_Text segment_.
** Begin **

The record also shows that the evidence produced by Brenner did not bring the lessees and their employees within the second exclusionary test provided by the law.

*75Under the facts here there can be no. question but that the lessees were engaged in work which was an important part of plaintiffs tailoring business. They occupied premises over which plaintiff exercised control by reason of the fact that he could terminate the right to occupy the premises on short notice. They were likewise subject to call by plaintiff for the reason that if they saw fit not to work at any time he could cease giving them work. They did work which plaintiff gave them to do and were paid therefor by plaintiff. The record is clear that for years prior to the execution of the leases and the alleged contracts for unit work lessees worked for Brenner for wages, unquestionably were subject to his orders, and so far as the record shows handled the work in precisely the same way as when working on piecework basis.

** End **

_Material_.
** Begin **

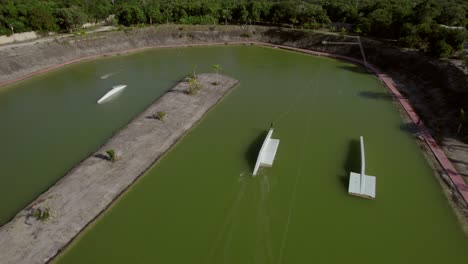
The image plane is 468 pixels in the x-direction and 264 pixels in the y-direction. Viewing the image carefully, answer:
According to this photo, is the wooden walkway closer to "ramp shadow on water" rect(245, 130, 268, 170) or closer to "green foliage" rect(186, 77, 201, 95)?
"ramp shadow on water" rect(245, 130, 268, 170)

** End **

_Challenge 1_. List each statement about the lessees made in the sentences of the court excerpt that begin with the word "They."
_Challenge 2_. According to the court excerpt, on what basis did the lessees work for Brenner for years before the leases were executed?
_Challenge 3_. Reproduce the part of the court excerpt between "The record also" and "by the law.", inclusive.

_Written reply 1_.
- They occupied premises over which plaintiff exercised control, because he could end their right to occupy the premises on short notice.
- They were subject to call by plaintiff, because he could stop giving them work if they chose not to work at any time.
- They did work that plaintiff gave them to do and were paid for it by plaintiff.

_Written reply 2_. They worked for him for wages.

_Written reply 3_.
The record also shows that the evidence produced by Brenner did not bring the lessees and their employees within the second exclusionary test provided by the law.